Julia then sets the number of BLAS threads (6 in this case) which is passed in.

I know this workflow might be a little messy, but maybe there is just some extra flag I need to add? If not then perhaps I need to use the compute nodes, and if so I'm not sure how to change my submission script (using job arrays) so as to package things up properly into nodes (and benefit from memory locality). Thanks a lot for you assistance.

Best regards,

Jon Demidio (jde225)
mkandes commented 1 year ago
Jonathan

Have you tried affinity flags such as KMP_AFFINITY? Maybe try:

export KMP_AFFINITY=compact

and see how it does. Note that to some extent the performance on the shared nodes is beyond your control because it depends on what else is running on the node. It's possible there are other jobs on the same socket and maybe they are memory intensive and that impacts your job. So some variability in performance is to be expected on the "shared" partition.

How much variation are you seeing in performance and how far off is it from the expected performance?

Mahidhar
mkandes commented 1 year ago
Hello Mahidhar,

Thank you very much for your help. I tried this flag and it doesn't seem to work. When I don't try multithreading my runtimes are more or less consistent (it's hard to tell with the natural runtime variability of my program).

**Action item**:
Continue the forum thread about multithreaded BLAS performance on shared cluster nodes, starting right after its last sentence.

**Collected data**:
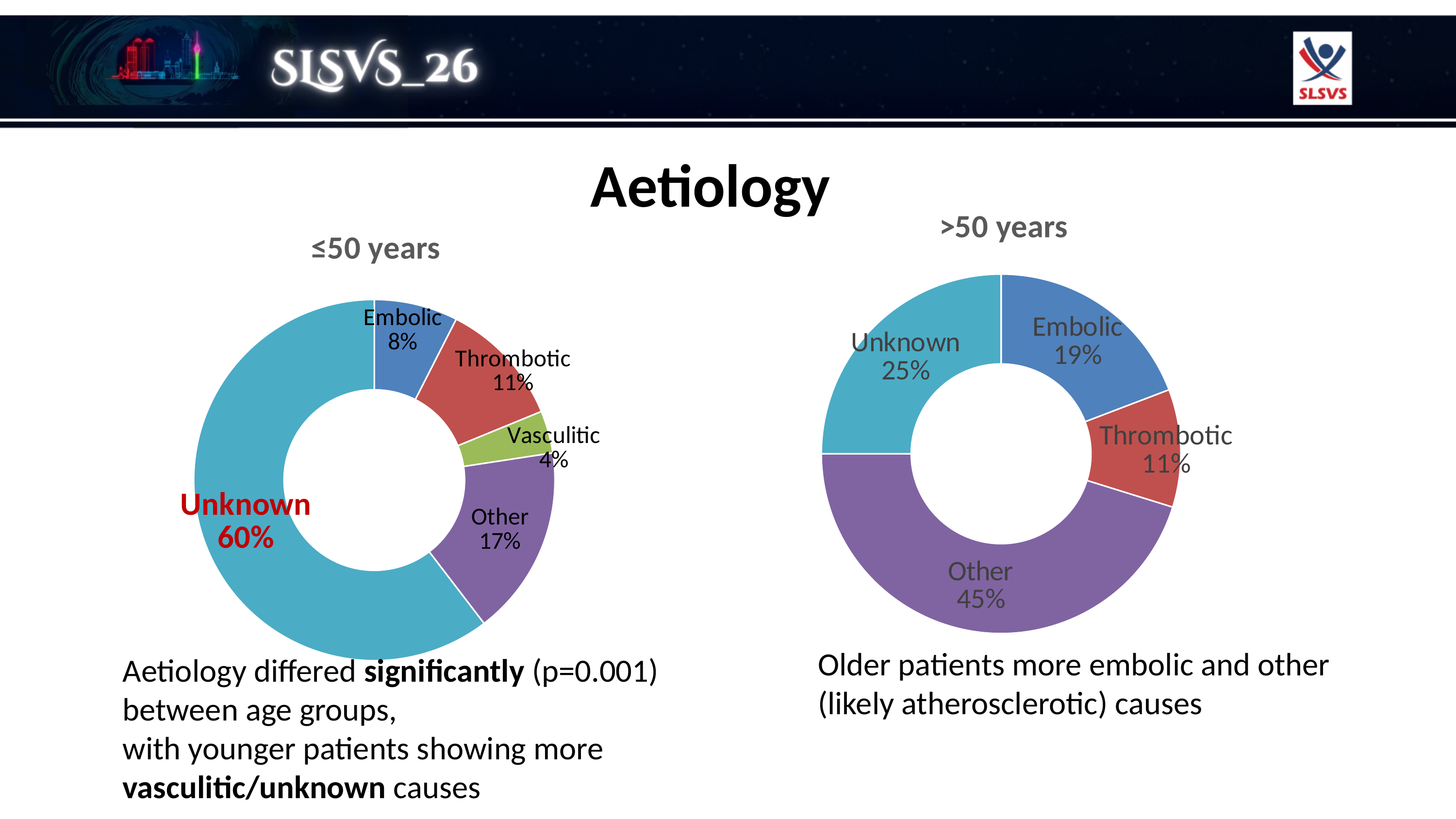
In the ≤50 years chart, what percentage is labelled for Unknown? 60% What type of chart is the ≤50 years chart? Doughnut chart In the >50 years chart, what percentage is labelled for Other? 45% How many categories are shown in the >50 years chart? 4 Which is larger: the Embolic share in the ≤50 years chart or the Embolic share in the >50 years chart? >50 years What is the difference between the Unknown share in the ≤50 years chart and the Unknown share in the >50 years chart? 35% In the ≤50 years chart, which category has the smallest share? Vasculitic In the ≤50 years chart, which category has the largest share? Unknown In the >50 years chart, which category has the smallest share? Thrombotic How many categories are shown in the ≤50 years chart? 5 In the >50 years chart, what percentage is labelled for Embolic? 19% In the ≤50 years chart, what percentage is labelled for Vasculitic? 4%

**Your response**:
Now I have created the most basic stripped down version of my code, basically just a simple Julia code that does some matrix manipulations, and I am clearly seeing that I get no performance gain from multithreading. This even occurs when I submit to a compute node and exclusively request resources.

I can see that Julia 1.6 is using the MKL BLAS libraries, however the MKL Julia package is not installed. I'm not sure if this could cause some issue, but in any case it would be nice to have the latest version of Julia 1.7 installed, since this is the first version with the MKL package available. Would it be possible to install this software?

Thank you for your help.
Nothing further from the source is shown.